Mindwell quick start guide#

The KU Leuven / UHasselt Tier-2 cluster Mindwell is planned to enter production around mid 2026. Mindwell contains thin nodes, large memory nodes and GPU nodes.

Note

Mindwell is currently only available for selected pilot users by means of the lp_mindwell_pilot credit account.

Mindwell does not have separate login nodes and can be accessed from the Genius login nodes. Access through Open OnDemand will be provided in the near future.

Running jobs on Mindwell#

There are several type of nodes in Mindwell: normal compute nodes, GPU nodes, big memory nodes and nodes configured for interactive use. The resource specifications for jobs have to be tuned to use these nodes properly.

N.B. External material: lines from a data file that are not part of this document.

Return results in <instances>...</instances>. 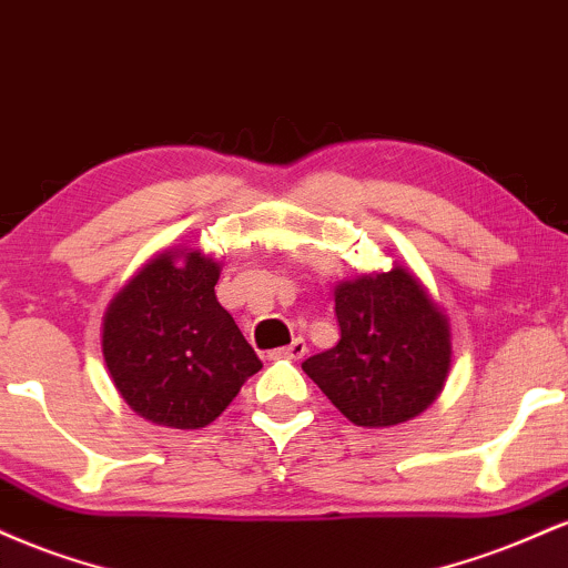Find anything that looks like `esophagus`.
<instances>
[{"mask_svg": "<svg viewBox=\"0 0 568 568\" xmlns=\"http://www.w3.org/2000/svg\"><path fill=\"white\" fill-rule=\"evenodd\" d=\"M304 355H306V342L302 336L293 338L288 347L270 352V357H288V361H298V357H304Z\"/></svg>", "mask_w": 568, "mask_h": 568, "instance_id": "34e87169", "label": "esophagus"}]
</instances>
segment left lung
<instances>
[{
    "instance_id": "8db88e82",
    "label": "left lung",
    "mask_w": 568,
    "mask_h": 568,
    "mask_svg": "<svg viewBox=\"0 0 568 568\" xmlns=\"http://www.w3.org/2000/svg\"><path fill=\"white\" fill-rule=\"evenodd\" d=\"M336 347L304 374L357 427H393L433 406L452 368L448 317L425 285L395 266L336 285Z\"/></svg>"
}]
</instances>
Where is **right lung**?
Returning a JSON list of instances; mask_svg holds the SVG:
<instances>
[{"label": "right lung", "instance_id": "obj_1", "mask_svg": "<svg viewBox=\"0 0 568 568\" xmlns=\"http://www.w3.org/2000/svg\"><path fill=\"white\" fill-rule=\"evenodd\" d=\"M221 266L200 251L152 258L103 315V361L114 387L143 419L200 429L262 368L219 304Z\"/></svg>", "mask_w": 568, "mask_h": 568}]
</instances>
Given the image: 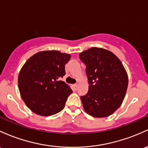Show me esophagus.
Listing matches in <instances>:
<instances>
[{
    "instance_id": "34e87169",
    "label": "esophagus",
    "mask_w": 148,
    "mask_h": 148,
    "mask_svg": "<svg viewBox=\"0 0 148 148\" xmlns=\"http://www.w3.org/2000/svg\"><path fill=\"white\" fill-rule=\"evenodd\" d=\"M73 88H74V90H77V89H78V85L77 84H75L73 85Z\"/></svg>"
}]
</instances>
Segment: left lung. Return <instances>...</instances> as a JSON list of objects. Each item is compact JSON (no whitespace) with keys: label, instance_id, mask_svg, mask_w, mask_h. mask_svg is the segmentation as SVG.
<instances>
[{"label":"left lung","instance_id":"1","mask_svg":"<svg viewBox=\"0 0 148 148\" xmlns=\"http://www.w3.org/2000/svg\"><path fill=\"white\" fill-rule=\"evenodd\" d=\"M86 65L89 90L81 96L84 110L95 117L111 115L122 104L128 85L125 67L117 56L102 48L92 47L79 53Z\"/></svg>","mask_w":148,"mask_h":148}]
</instances>
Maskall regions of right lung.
Wrapping results in <instances>:
<instances>
[{
  "label": "right lung",
  "mask_w": 148,
  "mask_h": 148,
  "mask_svg": "<svg viewBox=\"0 0 148 148\" xmlns=\"http://www.w3.org/2000/svg\"><path fill=\"white\" fill-rule=\"evenodd\" d=\"M71 56L58 51H44L26 61L18 78L19 92L26 106L36 114L50 116L64 109L72 90L60 80Z\"/></svg>",
  "instance_id": "1"
}]
</instances>
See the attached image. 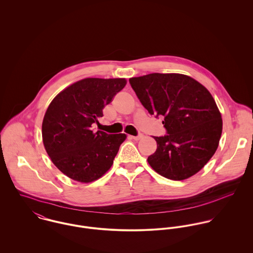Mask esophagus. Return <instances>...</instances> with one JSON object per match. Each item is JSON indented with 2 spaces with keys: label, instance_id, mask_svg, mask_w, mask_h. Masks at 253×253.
I'll return each mask as SVG.
<instances>
[{
  "label": "esophagus",
  "instance_id": "1",
  "mask_svg": "<svg viewBox=\"0 0 253 253\" xmlns=\"http://www.w3.org/2000/svg\"><path fill=\"white\" fill-rule=\"evenodd\" d=\"M143 137V135L142 134H139V135H137V136H129V138H131V139H133V140H139V139H141Z\"/></svg>",
  "mask_w": 253,
  "mask_h": 253
}]
</instances>
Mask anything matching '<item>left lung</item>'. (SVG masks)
<instances>
[{"label":"left lung","instance_id":"obj_1","mask_svg":"<svg viewBox=\"0 0 253 253\" xmlns=\"http://www.w3.org/2000/svg\"><path fill=\"white\" fill-rule=\"evenodd\" d=\"M129 83L151 115L164 117L168 135L154 137L151 168L171 180L199 172L214 155L222 133V118L211 92L183 74L153 73Z\"/></svg>","mask_w":253,"mask_h":253}]
</instances>
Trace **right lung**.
<instances>
[{
  "label": "right lung",
  "mask_w": 253,
  "mask_h": 253,
  "mask_svg": "<svg viewBox=\"0 0 253 253\" xmlns=\"http://www.w3.org/2000/svg\"><path fill=\"white\" fill-rule=\"evenodd\" d=\"M126 84L124 78L80 80L50 102L42 125L44 149L53 165L73 180L99 179L112 167L125 133L92 131L103 108Z\"/></svg>",
  "instance_id": "1"
}]
</instances>
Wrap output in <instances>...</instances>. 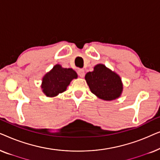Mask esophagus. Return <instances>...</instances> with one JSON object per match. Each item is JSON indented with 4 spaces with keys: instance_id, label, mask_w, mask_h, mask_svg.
I'll list each match as a JSON object with an SVG mask.
<instances>
[{
    "instance_id": "34e87169",
    "label": "esophagus",
    "mask_w": 160,
    "mask_h": 160,
    "mask_svg": "<svg viewBox=\"0 0 160 160\" xmlns=\"http://www.w3.org/2000/svg\"><path fill=\"white\" fill-rule=\"evenodd\" d=\"M78 76H79L81 78H83L84 76V75H85L84 70V69H78Z\"/></svg>"
}]
</instances>
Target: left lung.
Segmentation results:
<instances>
[{
	"instance_id": "8db88e82",
	"label": "left lung",
	"mask_w": 160,
	"mask_h": 160,
	"mask_svg": "<svg viewBox=\"0 0 160 160\" xmlns=\"http://www.w3.org/2000/svg\"><path fill=\"white\" fill-rule=\"evenodd\" d=\"M85 79L92 92L104 100L117 99L123 89L119 76L102 64L95 65L93 71L86 74Z\"/></svg>"
}]
</instances>
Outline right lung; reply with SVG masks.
Masks as SVG:
<instances>
[{
  "label": "right lung",
  "mask_w": 160,
  "mask_h": 160,
  "mask_svg": "<svg viewBox=\"0 0 160 160\" xmlns=\"http://www.w3.org/2000/svg\"><path fill=\"white\" fill-rule=\"evenodd\" d=\"M77 73L71 68H63L60 65L54 66L51 71L43 76L41 88L47 97H54L65 91Z\"/></svg>",
  "instance_id": "1"
}]
</instances>
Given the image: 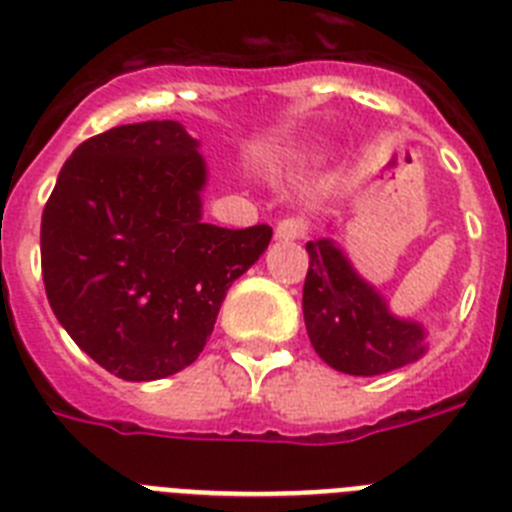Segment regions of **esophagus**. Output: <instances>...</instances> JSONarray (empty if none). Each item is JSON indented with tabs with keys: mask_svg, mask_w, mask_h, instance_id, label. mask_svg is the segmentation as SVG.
Returning a JSON list of instances; mask_svg holds the SVG:
<instances>
[{
	"mask_svg": "<svg viewBox=\"0 0 512 512\" xmlns=\"http://www.w3.org/2000/svg\"><path fill=\"white\" fill-rule=\"evenodd\" d=\"M309 234V221L302 216H289L278 221L276 226V236L283 239V242H289V239H304Z\"/></svg>",
	"mask_w": 512,
	"mask_h": 512,
	"instance_id": "34e87169",
	"label": "esophagus"
}]
</instances>
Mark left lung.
I'll list each match as a JSON object with an SVG mask.
<instances>
[{
	"label": "left lung",
	"instance_id": "8db88e82",
	"mask_svg": "<svg viewBox=\"0 0 512 512\" xmlns=\"http://www.w3.org/2000/svg\"><path fill=\"white\" fill-rule=\"evenodd\" d=\"M307 252L302 309L322 362L346 375L372 377L424 354L422 325L390 315L385 299L356 276L336 244L307 242Z\"/></svg>",
	"mask_w": 512,
	"mask_h": 512
}]
</instances>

In general, the maximum walltime for Mindwell jobs is 3 days (72 hours). Only jobs submitted to the *_long partitions are allowed to have walltimes up to 7 days (168 hours), as will be illustrated below.

Similar to Genius and wICE, Mindwell uses Slurm as the workload manager. A Slurm jobscript for Mindwell will typically look like this:

#!/bin/bash -l
#SBATCH --clusters=mindwell
#SBATCH --partition=...
#SBATCH --time=...
#SBATCH --nodes=...
#SBATCH --ntasks-per-node=...
#SBATCH --account=...

module load ...

...

In case you are not yet familiar with Slurm and/or the Mindwell hardware (including the new GPFS storage), you can find more information on the following pages:

For information about compute credit accounts, see the Leuven accounting and KU Leuven credits pages.

Note

The examples given on this page only serve as illustrations. We expect that you adapt the number of nodes, tasks, cores, memory, walltime, … depending on what your compute task requires.

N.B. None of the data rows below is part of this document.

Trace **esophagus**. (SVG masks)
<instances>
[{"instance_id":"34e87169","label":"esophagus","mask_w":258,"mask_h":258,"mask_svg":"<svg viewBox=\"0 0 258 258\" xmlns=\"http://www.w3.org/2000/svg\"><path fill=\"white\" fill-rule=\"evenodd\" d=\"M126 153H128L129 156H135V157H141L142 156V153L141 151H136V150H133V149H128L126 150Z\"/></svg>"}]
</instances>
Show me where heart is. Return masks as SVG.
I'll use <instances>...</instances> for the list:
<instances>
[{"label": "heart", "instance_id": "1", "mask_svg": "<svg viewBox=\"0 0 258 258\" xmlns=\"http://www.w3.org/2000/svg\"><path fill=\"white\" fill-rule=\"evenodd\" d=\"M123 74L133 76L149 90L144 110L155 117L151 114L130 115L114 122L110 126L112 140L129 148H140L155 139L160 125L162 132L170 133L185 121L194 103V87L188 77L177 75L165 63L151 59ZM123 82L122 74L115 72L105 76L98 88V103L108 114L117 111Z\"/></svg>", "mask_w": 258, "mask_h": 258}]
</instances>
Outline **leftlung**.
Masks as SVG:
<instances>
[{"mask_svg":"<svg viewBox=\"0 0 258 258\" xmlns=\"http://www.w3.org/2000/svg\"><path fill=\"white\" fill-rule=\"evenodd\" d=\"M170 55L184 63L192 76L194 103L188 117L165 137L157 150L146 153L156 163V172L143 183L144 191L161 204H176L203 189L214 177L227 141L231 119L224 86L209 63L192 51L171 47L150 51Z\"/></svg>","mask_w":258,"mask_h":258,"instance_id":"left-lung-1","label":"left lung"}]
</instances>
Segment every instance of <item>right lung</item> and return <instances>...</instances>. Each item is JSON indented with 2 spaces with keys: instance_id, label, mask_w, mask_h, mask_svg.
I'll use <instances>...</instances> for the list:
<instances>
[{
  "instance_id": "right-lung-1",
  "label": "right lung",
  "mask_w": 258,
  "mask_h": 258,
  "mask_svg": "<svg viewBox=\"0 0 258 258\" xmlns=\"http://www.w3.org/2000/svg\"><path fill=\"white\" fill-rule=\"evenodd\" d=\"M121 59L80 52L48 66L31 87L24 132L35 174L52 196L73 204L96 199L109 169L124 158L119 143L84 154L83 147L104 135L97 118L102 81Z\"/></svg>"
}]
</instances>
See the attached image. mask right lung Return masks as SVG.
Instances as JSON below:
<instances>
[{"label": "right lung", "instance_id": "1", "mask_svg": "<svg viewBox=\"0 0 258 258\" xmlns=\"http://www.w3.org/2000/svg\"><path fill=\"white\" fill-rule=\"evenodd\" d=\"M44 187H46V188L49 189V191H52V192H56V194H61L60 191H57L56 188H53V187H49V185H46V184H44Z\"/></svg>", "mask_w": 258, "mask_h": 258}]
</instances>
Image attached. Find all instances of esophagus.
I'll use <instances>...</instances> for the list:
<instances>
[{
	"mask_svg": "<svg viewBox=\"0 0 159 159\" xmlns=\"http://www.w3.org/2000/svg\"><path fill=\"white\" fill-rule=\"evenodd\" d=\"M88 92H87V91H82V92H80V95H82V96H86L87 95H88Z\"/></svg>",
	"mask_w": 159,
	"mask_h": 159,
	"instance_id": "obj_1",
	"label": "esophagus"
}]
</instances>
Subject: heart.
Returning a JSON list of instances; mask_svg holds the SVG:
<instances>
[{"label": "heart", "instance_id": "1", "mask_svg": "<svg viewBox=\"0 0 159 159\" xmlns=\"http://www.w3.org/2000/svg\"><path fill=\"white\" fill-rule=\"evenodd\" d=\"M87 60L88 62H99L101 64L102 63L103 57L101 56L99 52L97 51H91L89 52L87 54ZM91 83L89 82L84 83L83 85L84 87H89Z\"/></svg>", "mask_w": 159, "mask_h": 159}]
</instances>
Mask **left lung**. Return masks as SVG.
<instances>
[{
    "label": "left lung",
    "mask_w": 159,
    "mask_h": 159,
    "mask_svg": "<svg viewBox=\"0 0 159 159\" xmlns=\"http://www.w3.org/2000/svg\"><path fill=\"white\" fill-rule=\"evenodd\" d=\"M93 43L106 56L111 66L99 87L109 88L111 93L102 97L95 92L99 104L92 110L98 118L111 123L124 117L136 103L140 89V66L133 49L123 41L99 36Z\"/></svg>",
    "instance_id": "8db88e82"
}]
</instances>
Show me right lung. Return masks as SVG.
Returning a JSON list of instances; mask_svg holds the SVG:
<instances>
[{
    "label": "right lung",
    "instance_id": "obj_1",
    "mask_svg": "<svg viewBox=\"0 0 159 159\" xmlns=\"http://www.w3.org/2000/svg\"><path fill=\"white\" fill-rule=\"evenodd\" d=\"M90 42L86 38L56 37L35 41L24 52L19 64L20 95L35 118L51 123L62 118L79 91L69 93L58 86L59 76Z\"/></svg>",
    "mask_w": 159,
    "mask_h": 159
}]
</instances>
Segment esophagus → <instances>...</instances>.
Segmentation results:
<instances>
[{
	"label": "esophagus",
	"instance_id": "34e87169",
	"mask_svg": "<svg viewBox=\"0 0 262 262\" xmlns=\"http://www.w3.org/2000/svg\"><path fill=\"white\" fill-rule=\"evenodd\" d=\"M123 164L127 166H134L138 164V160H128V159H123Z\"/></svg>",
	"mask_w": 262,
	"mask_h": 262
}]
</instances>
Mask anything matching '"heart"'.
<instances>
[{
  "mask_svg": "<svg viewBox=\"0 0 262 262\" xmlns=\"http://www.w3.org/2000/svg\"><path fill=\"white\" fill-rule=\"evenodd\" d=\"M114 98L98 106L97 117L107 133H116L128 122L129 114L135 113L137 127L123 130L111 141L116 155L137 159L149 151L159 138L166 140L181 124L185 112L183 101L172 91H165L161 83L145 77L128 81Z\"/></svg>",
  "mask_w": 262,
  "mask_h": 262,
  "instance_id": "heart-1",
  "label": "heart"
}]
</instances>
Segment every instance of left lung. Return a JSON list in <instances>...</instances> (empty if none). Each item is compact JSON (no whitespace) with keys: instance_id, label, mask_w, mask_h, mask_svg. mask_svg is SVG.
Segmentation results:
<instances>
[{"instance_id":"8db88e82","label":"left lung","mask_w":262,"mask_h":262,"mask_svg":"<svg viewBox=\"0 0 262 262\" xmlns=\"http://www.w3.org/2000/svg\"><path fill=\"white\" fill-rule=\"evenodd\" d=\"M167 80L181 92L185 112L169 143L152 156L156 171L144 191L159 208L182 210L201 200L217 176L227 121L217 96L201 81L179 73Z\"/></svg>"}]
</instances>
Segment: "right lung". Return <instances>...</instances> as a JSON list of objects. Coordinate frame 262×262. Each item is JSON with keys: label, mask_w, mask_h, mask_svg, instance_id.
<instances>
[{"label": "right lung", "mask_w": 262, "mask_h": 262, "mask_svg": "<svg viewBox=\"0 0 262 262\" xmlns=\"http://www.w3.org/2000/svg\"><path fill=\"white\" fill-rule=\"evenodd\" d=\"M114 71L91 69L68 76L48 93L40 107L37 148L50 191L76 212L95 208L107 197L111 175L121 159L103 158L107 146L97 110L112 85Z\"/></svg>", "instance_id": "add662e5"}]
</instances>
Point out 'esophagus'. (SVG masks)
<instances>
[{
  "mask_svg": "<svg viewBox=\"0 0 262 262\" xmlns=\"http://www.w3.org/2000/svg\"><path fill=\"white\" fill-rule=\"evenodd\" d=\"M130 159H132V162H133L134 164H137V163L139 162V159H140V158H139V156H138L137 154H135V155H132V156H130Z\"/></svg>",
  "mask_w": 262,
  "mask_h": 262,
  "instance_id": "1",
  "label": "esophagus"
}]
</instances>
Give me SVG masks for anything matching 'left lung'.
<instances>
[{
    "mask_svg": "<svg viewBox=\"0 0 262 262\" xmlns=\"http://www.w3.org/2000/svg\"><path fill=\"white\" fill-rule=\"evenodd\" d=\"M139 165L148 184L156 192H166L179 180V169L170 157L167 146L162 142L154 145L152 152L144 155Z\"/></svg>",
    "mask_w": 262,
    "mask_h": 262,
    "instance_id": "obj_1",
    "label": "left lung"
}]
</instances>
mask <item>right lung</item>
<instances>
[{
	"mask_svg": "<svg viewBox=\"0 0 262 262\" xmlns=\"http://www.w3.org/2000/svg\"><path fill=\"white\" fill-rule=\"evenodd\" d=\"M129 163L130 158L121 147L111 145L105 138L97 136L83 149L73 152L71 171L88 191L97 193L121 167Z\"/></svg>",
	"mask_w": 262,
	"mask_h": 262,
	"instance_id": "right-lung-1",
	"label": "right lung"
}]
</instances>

Submit to a regular compute node#

Submitting a 2-node job on the regular Granite Rapids compute nodes (with 192 cores each) can be done like this:

$ sbatch --account=lp_mindwell_pilot --clusters=mindwell \
         --nodes=2 --ntasks-per-node=192 --time=2:00:00 myjobscript.slurm

This will select the default partition (called batch_graniterapids) which is the one of interest here.

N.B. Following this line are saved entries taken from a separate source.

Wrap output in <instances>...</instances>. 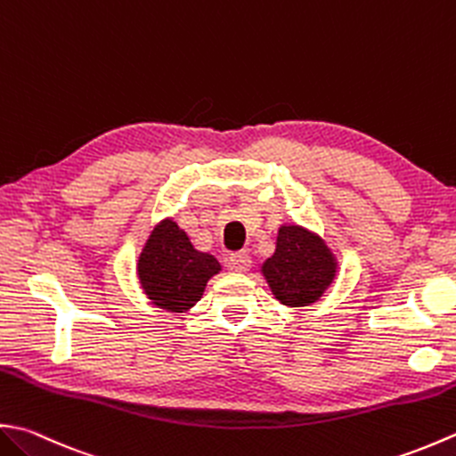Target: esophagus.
<instances>
[{"mask_svg": "<svg viewBox=\"0 0 456 456\" xmlns=\"http://www.w3.org/2000/svg\"><path fill=\"white\" fill-rule=\"evenodd\" d=\"M227 266H229L231 271H235V273H245V271H248V266H251V256H248L247 251L233 253V255L229 256Z\"/></svg>", "mask_w": 456, "mask_h": 456, "instance_id": "34e87169", "label": "esophagus"}]
</instances>
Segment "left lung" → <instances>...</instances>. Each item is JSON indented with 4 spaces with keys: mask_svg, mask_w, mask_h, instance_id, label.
<instances>
[{
    "mask_svg": "<svg viewBox=\"0 0 456 456\" xmlns=\"http://www.w3.org/2000/svg\"><path fill=\"white\" fill-rule=\"evenodd\" d=\"M261 273L281 305L305 308L332 287L338 258L314 231L284 223L276 233L274 253L261 265Z\"/></svg>",
    "mask_w": 456,
    "mask_h": 456,
    "instance_id": "obj_1",
    "label": "left lung"
}]
</instances>
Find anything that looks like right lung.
Wrapping results in <instances>:
<instances>
[{"label": "right lung", "instance_id": "1", "mask_svg": "<svg viewBox=\"0 0 456 456\" xmlns=\"http://www.w3.org/2000/svg\"><path fill=\"white\" fill-rule=\"evenodd\" d=\"M219 271L217 258L198 251L172 217L150 231L136 263L140 289L151 305L166 312L191 310Z\"/></svg>", "mask_w": 456, "mask_h": 456}]
</instances>
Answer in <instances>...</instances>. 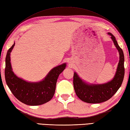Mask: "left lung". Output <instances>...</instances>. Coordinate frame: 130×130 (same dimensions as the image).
I'll return each mask as SVG.
<instances>
[{
	"label": "left lung",
	"instance_id": "obj_1",
	"mask_svg": "<svg viewBox=\"0 0 130 130\" xmlns=\"http://www.w3.org/2000/svg\"><path fill=\"white\" fill-rule=\"evenodd\" d=\"M111 36L115 46L119 53V61L116 75L110 82L101 85H88L80 79L76 73L73 74V87L77 96L82 101L89 104L101 103L113 96L119 89L123 82L124 76V54L122 48L119 47L115 37Z\"/></svg>",
	"mask_w": 130,
	"mask_h": 130
}]
</instances>
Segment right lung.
Returning a JSON list of instances; mask_svg holds the SVG:
<instances>
[{
	"label": "right lung",
	"instance_id": "add662e5",
	"mask_svg": "<svg viewBox=\"0 0 130 130\" xmlns=\"http://www.w3.org/2000/svg\"><path fill=\"white\" fill-rule=\"evenodd\" d=\"M14 46V43L7 51L5 67V79L12 94L20 101L30 106L48 102L54 95L58 77L65 69L66 64L54 68L40 82H26L17 77L12 70L10 53Z\"/></svg>",
	"mask_w": 130,
	"mask_h": 130
}]
</instances>
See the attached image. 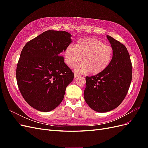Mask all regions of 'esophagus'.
<instances>
[{"mask_svg": "<svg viewBox=\"0 0 148 148\" xmlns=\"http://www.w3.org/2000/svg\"><path fill=\"white\" fill-rule=\"evenodd\" d=\"M78 77H79V75L77 74V73H75V74H74V78H78Z\"/></svg>", "mask_w": 148, "mask_h": 148, "instance_id": "34e87169", "label": "esophagus"}]
</instances>
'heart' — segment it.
Instances as JSON below:
<instances>
[{"mask_svg": "<svg viewBox=\"0 0 148 148\" xmlns=\"http://www.w3.org/2000/svg\"><path fill=\"white\" fill-rule=\"evenodd\" d=\"M82 62L75 67L80 73L98 74L104 71L110 64L113 57V49L100 40L92 38L79 39L75 45L70 44L64 52L65 63L74 66L80 61Z\"/></svg>", "mask_w": 148, "mask_h": 148, "instance_id": "heart-1", "label": "heart"}]
</instances>
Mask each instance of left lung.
<instances>
[{
    "label": "left lung",
    "instance_id": "left-lung-1",
    "mask_svg": "<svg viewBox=\"0 0 148 148\" xmlns=\"http://www.w3.org/2000/svg\"><path fill=\"white\" fill-rule=\"evenodd\" d=\"M113 49L107 68L92 77H86L84 98L88 105L98 112H107L117 107L125 99L132 78V65L123 44L107 36Z\"/></svg>",
    "mask_w": 148,
    "mask_h": 148
}]
</instances>
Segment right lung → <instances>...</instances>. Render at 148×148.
<instances>
[{"label": "right lung", "mask_w": 148, "mask_h": 148, "mask_svg": "<svg viewBox=\"0 0 148 148\" xmlns=\"http://www.w3.org/2000/svg\"><path fill=\"white\" fill-rule=\"evenodd\" d=\"M64 31L48 30L25 44L16 67L19 90L28 104L39 111H51L63 100L74 74L62 52L71 41Z\"/></svg>", "instance_id": "right-lung-1"}]
</instances>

For jobs which need more than 3 days of walltime (up to maximum 7 days), you need to submit to the batch_graniterapids_long partition instead.

Submit to the interactive partition#

There is also a small interactive partition intended for interactive work (compiling software, post-processing, small-scale debugging, visualization, …). This is typically done via interactive jobs, for example:

# A short single-core job:
$ srun --account=lp_mindwell_pilot --clusters=mindwell --partition=interactive \
        --ntasks=1 --time=01:00:00 --pty bash -l

# A longer job with more cores, one GPU and X11 forwarding:
$ srun --account=lp_mindwell_pilot --clusters=mindwell --partition=interactive \
       --ntasks-per-node=8 --gpus-per-node=1 --time=08:00:00 --x11 --pty bash -l

Users are allowed to request a maximum of 8 cores and one RTX 5000 ‘Ada’ GPU, for walltimes up to 16 hours.

Note

It is also possible to submit interactive jobs to the other partitions (e.g. batch_graniterapids, gpu_b200 or bigmem) in case you need more resources. For large amounts of compute resources, however, we recommend to use batch jobs since these will result in fewer idling resources compared to interactive jobs.

Note

Jobs on the interactive partition do not consume any credits.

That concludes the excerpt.